• [ACTIVITY]:
In the article on Adam Heywood, who stabbed Adam?

• [PAGE EXTRACT]:
- Portrayed by: Leighton Cardno
- Duration: 2001–2003
- First appearance: 14 March 2001
- Last appearance: 25 August 2003
- Created by: Jason Daniel
- Introduced by: Simon Bennett

= Adam Heywood =

Fictional character

Adam Heywood is a fictional character in the New Zealand soap opera Shortland Street who was portrayed by Leighton Cardno from early 2001 until mid-2003.

==Creation and casting==
In 2000 an Australian consultant made several large changes to the show that would see a more working class hospital portrayed. Adam and his mother, Barb and brother, Marshall were introduced through the revamp. As part of the revamp, producers wished for a more community based cast with established family links, mimicking the past presence of the Warner and McKenna families. The Heywood's were created to fulfill this role. Leighton Cardno auditioned for the role and quickly won it. He had little expectations but quickly found he loved the job and relished the opportunity. Cardno was also acting in a series based for teenagers called Being Eve and as such, Adam was portrayed with long dirty hair, something the character would traditionally not have. Although Cardno enjoyed his time on the show, upon arrival he decided to only stay short term so as not to become a "Ken Barlow".

==Storylines==
Adam arrived to Ferndale alongside his mother Barb (Annie Whittle) and brother Marshall (Paul Reid). He got a job at the hospital and briefly dated Rachel McKenna (Angela Bloomfield) before a brief fling with Robyn Stokes (Kirstie O'Sullivan) which ended when she slept with Marshall. He started a romance with Toni Thompson (Laura Hill). However Adam discovered he was in love with Waverley (Claire Chitham), only to end up sleeping with Toni again. He and Waverley finally got together as the year ended. Waverley eventually dumped Adam and he returned to Toni. But Toni dumped Adam and he attempted to sabotage her wedding to Matt McAllister (Roy Snow). Adam was stabbed by Victor's (Calvin Tuteao) nemesis, Kurt. Adam survived the stabbing but developed a reliance on his medication. Adam reunited with Toni in the aftermath of his addiction but the two broke up indefinitely before Adam departed to the United States.

• [GIVEN ENTRIES]:
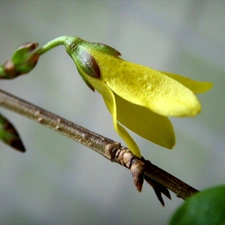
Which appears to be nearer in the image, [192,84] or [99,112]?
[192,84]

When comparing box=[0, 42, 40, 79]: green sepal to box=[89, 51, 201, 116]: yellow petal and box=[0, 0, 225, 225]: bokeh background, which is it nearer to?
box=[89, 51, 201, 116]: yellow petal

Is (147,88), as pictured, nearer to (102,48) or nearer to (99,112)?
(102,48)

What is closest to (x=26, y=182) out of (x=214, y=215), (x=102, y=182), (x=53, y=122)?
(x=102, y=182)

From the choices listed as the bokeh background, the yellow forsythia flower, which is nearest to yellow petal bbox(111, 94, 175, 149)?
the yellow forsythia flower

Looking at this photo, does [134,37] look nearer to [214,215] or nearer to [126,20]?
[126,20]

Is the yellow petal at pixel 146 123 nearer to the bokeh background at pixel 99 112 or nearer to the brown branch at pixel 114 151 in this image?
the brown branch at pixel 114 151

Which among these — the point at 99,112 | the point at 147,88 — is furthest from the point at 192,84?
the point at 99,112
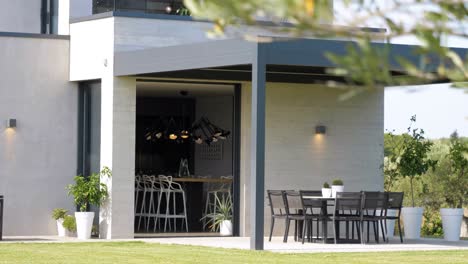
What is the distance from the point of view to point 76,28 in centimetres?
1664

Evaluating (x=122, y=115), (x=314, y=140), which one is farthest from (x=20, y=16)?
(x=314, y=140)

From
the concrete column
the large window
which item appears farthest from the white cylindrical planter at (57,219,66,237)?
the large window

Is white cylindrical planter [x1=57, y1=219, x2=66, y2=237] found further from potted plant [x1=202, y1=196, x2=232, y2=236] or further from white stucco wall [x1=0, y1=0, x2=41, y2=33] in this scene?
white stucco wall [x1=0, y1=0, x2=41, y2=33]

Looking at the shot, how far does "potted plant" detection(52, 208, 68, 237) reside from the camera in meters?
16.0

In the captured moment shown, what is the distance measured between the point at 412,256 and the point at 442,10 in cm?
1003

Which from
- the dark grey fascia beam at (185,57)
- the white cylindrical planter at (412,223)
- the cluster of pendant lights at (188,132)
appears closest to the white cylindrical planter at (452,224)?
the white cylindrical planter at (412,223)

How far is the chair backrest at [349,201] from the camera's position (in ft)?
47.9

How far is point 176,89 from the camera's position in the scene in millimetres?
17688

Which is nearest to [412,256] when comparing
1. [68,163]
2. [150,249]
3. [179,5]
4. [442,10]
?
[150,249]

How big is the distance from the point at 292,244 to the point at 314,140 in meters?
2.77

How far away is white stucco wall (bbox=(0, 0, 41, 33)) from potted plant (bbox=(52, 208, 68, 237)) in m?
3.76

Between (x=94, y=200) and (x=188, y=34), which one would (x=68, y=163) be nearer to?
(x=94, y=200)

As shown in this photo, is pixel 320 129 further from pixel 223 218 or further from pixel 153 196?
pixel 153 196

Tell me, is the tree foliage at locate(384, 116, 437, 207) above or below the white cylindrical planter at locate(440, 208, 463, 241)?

• [OUTPUT OF THE EXERCISE]:
Kurt, the nemesis of Victor.